Exercise details:
Put each line of the data below into a Markdown table with the columns "Row" and "Line", numbering the rows and skipping blank lines. Leave the pictures out of your table.

Dataset rows:
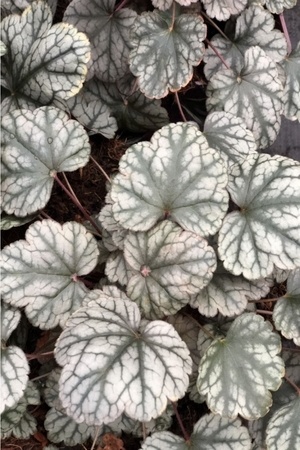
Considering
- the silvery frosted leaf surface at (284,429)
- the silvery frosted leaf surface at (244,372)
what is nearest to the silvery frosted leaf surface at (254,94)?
the silvery frosted leaf surface at (244,372)

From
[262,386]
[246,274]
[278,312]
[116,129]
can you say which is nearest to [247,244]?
[246,274]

Answer to this task:
| Row | Line |
|---|---|
| 1 | Considering |
| 2 | - the silvery frosted leaf surface at (284,429) |
| 3 | - the silvery frosted leaf surface at (244,372) |
| 4 | what is nearest to the silvery frosted leaf surface at (254,94)? |
| 5 | the silvery frosted leaf surface at (244,372) |
| 6 | From |
| 7 | [262,386] |
| 8 | [246,274] |
| 9 | [278,312] |
| 10 | [116,129] |
| 11 | can you say which is nearest to [247,244]? |
| 12 | [246,274] |